Pero quizá por el nexo profundo e íntimo que esta práctica musical ha tenido en la vida espiritual y organización comunal de este espacio vale la pena preguntarse cómo es que una tradición musical festiva tan importante se encuentra a un punto de desaparecer.  Cuándo una música desparece de manera definitiva ¿De qué se pierde el mundo?, se ha preguntado en alguna ocasión el etnomusicólogo Gonzalo Camacho, equiparando la desaparición de una lengua a la de una cultura musical que se extingue. Teniendo el gusto de conocer desde hace varios años a los músicos arpisteros de Pajapan, conversado y convivido con ellos en más de una ocasión, disfrutado su música y compartido comida y bebida con ellos, ensayo esta respuesta: una cultura musical que desaparece es una forma de decir el mundo que se agota en su imaginación; una manera de darle a las cosas del mundo, a los seres que lo habitan y a las energías que lo mueven una denominación, un lugar y su razón de ser. Esas latencias, sensibilidades e imaginaciones que se convocaban al llamado de la música deben entonces encontrar otras formas de expresión.

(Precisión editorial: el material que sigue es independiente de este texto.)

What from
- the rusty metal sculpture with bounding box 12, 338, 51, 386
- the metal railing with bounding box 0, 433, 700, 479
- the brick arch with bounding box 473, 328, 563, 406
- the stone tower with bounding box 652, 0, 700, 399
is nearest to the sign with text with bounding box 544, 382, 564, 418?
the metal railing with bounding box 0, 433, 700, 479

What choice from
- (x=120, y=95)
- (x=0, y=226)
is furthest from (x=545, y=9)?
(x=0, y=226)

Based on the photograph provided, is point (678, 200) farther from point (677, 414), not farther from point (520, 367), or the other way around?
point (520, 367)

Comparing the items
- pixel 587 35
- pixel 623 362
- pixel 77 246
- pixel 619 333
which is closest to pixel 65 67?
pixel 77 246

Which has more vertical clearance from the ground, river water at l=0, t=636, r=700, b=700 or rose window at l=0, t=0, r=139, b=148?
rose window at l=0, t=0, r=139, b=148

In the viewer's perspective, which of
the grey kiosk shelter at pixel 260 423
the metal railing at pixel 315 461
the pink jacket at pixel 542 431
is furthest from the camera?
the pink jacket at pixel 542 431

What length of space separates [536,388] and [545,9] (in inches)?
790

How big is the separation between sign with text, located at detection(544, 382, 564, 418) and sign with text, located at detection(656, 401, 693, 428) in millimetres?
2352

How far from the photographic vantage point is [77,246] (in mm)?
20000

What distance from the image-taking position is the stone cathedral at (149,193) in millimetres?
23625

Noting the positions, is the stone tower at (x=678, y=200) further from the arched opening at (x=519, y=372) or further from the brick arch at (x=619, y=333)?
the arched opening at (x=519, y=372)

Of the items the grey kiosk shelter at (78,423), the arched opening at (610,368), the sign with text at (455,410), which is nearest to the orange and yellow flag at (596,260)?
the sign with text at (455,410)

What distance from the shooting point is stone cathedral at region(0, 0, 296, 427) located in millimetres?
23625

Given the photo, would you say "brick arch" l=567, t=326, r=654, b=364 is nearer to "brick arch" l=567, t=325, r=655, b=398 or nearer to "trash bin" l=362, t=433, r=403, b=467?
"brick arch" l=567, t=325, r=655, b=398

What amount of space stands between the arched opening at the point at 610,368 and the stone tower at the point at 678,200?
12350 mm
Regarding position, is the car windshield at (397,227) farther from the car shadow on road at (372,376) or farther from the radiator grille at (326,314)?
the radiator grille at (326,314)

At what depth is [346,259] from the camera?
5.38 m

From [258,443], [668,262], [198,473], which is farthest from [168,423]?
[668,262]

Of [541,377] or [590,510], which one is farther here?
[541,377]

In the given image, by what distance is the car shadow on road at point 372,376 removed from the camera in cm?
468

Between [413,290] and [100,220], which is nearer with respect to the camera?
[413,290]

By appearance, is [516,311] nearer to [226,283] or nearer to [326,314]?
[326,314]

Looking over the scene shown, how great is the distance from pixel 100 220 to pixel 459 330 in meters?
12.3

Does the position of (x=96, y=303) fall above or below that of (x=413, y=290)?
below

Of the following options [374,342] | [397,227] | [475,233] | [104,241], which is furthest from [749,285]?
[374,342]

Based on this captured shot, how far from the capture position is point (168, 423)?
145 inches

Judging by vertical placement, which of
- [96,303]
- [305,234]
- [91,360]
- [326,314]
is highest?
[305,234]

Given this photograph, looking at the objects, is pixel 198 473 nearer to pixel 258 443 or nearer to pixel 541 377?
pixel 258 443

Por esos misterios de la vida, las no más de ocho personas en las cuales se encuentra depositada esta música ritual de cuerdas continúan viviendo en el lugar que los vio nacer. Pero cómo saber por cuánto tiempo más. Sea pues este material fonográfico de Los Arpisteros de Pajapan una ventana a un tiempo que no se ha ido del todo, el testimonio sonoro de un tiempo otro cuando los animales hablaban el lenguaje de los hombres y Sintiopilsin – niño dios del maíz – y los señores del monte cuidaban de todo y de todos.

II

Aunque con toda seguridad Pajapan era un asentamiento indígena a la llegada de la población española en las primeras décadas del siglo XVI, una de las primeras referencias documentales a Pajapan se encuentran un siglo más tarde, en la merced de tierra que Francisco Dávila Baraona solicitó en términos de Pajapan, en la margen izquierda de la actual Laguna del Ostión en 1606. Una segunda referencia  proviene de inicios del siglo XVIII en la cual se alude a Paxapa como una pequeña hacienda de ganado mayor en propiedad de los Figueroa, una familia de españoles criollos asentados en Acayucan. Sin embargo, la información que resulta más interesante de recuperar es la que refiere entre 1758 y 1759 a la compra por parte del pueblo de Minzapan – hoy una ranchería del municipio de Pajapan –de cuatro sitios de ganado mayor denominado Pajapan, que hasta ese momento habían pertenecido a la Cofradía de Nuestra Señora de Los Dolores. Mediante esta compra, los indios nahuas de San Francisco Minzapan oficializaron su posesión sobre este espacio (aunque de hecho el análisis histórico sugiere que se trata de una recuperación de este territorio tras un despojo ocurrido a inicios del siglo XVII), apareciendo en lo sucesivo Pajapan como el rancho donde los naturales de Minzapan guardaban su ganado. 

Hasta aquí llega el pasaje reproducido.